> Task details: Could you render the records below as a numbered list, skipping blank lines and leaving the pictures out?

########

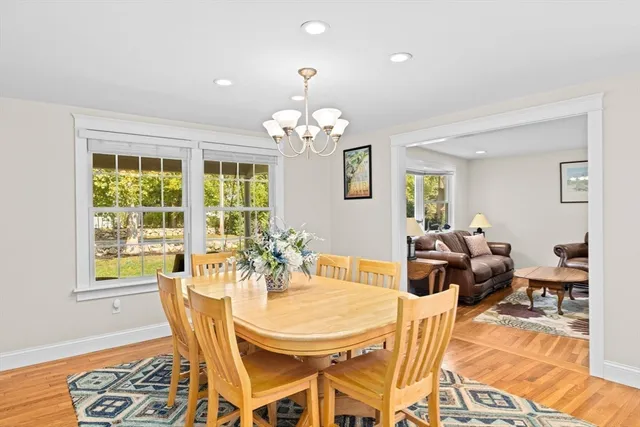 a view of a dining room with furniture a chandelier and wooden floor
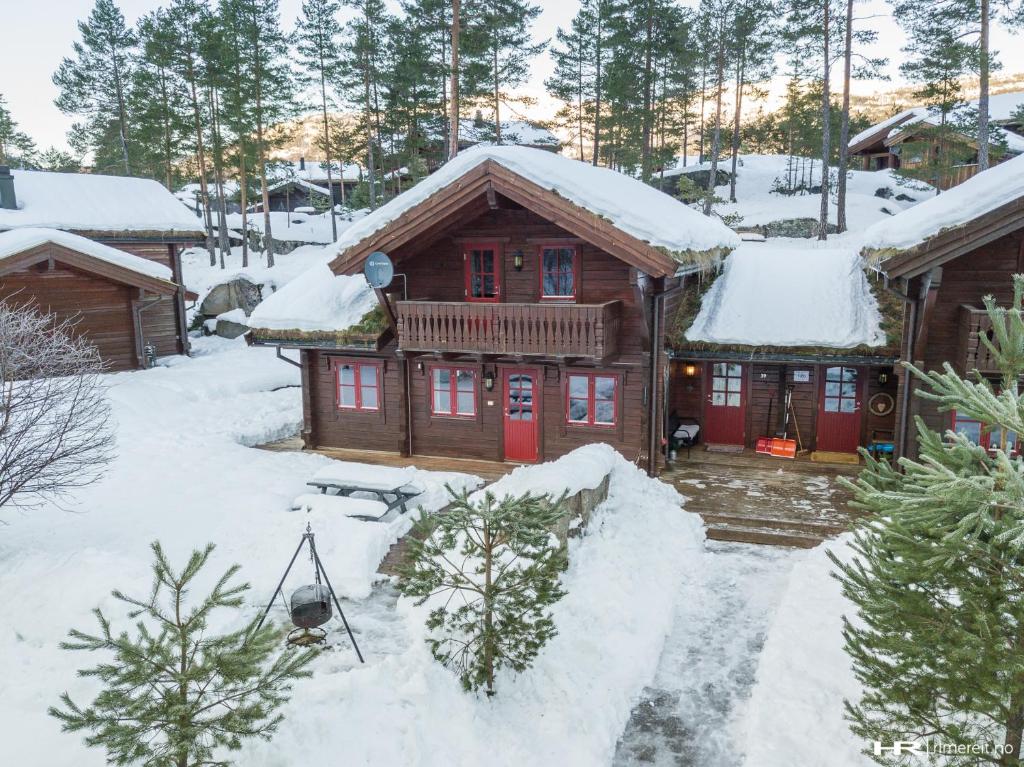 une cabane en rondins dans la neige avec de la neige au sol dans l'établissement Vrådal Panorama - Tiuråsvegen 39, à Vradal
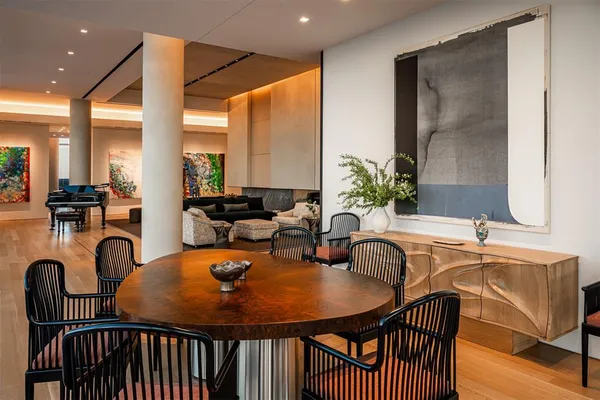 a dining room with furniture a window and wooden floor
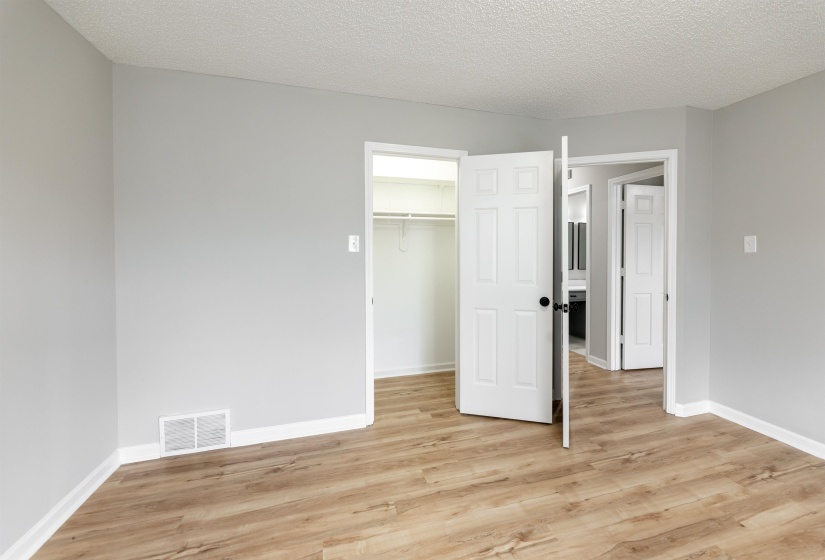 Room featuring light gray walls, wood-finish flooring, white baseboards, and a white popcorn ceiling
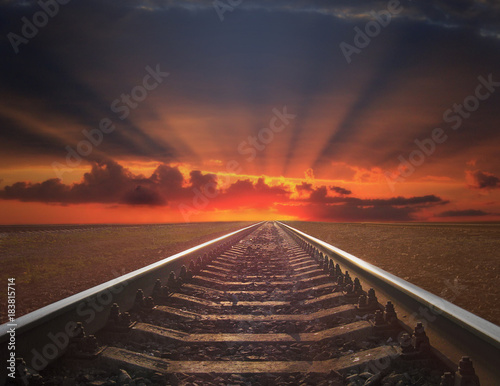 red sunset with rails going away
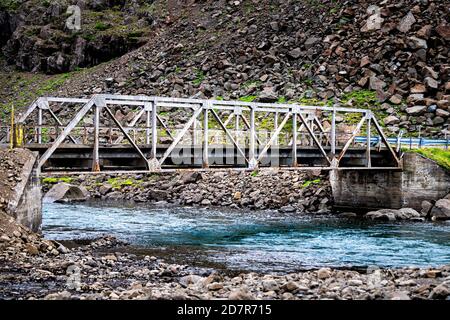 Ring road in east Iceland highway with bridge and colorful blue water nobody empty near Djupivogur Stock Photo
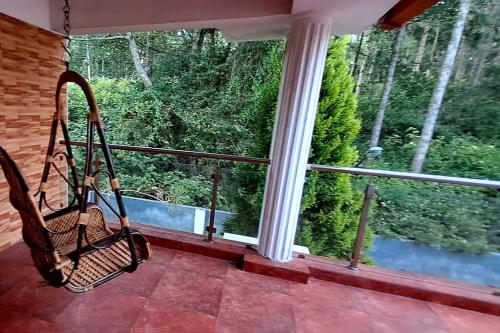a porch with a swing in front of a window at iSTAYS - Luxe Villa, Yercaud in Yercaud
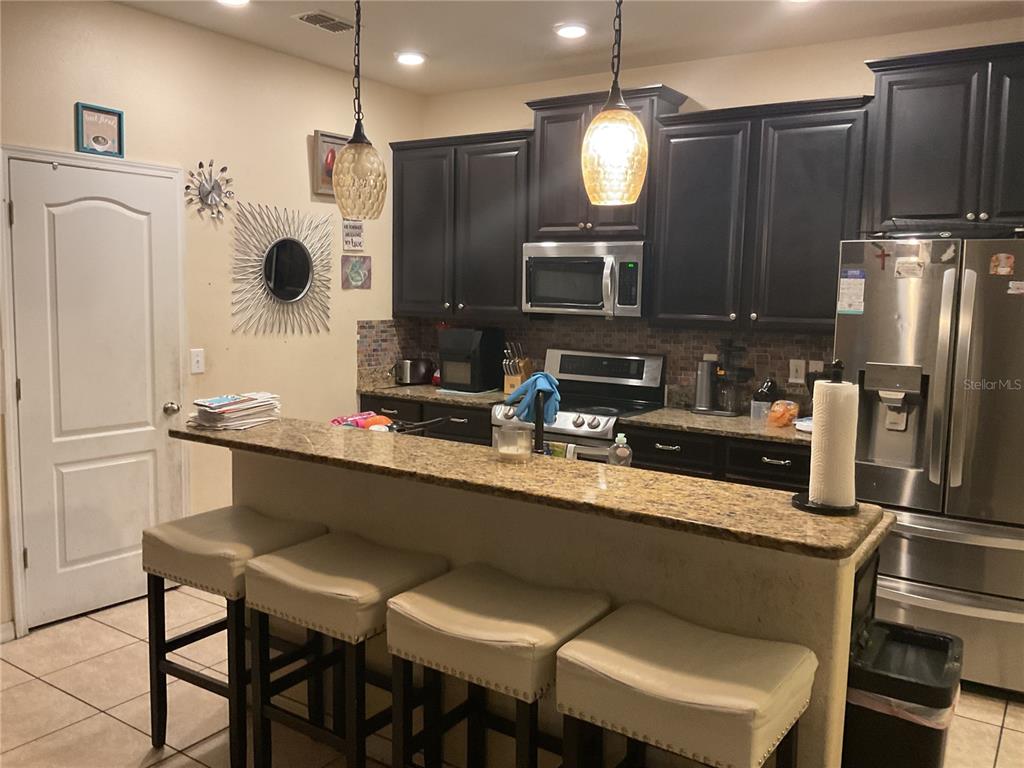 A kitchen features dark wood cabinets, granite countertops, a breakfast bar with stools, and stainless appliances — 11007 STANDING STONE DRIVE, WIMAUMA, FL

########

> Task response:
1.  a view of a dining room with furniture a chandelier and wooden floor
2.  une cabane en rondins dans la neige avec de la neige au sol dans l'établissement Vrådal Panorama - Tiuråsvegen 39, à Vradal
3.  a dining room with furniture a window and wooden floor
4.  Room featuring light gray walls, wood-finish flooring, white baseboards, and a white popcorn ceiling
5.  red sunset with rails going away
6.  Ring road in east Iceland highway with bridge and colorful blue water nobody empty near Djupivogur Stock Photo
7. a porch with a swing in front of a window at iSTAYS - Luxe Villa, Yercaud in Yercaud
8.  A kitchen features dark wood cabinets, granite countertops, a breakfast bar with stools, and stainless appliances — 11007 STANDING STONE DRIVE, WIMAUMA, FL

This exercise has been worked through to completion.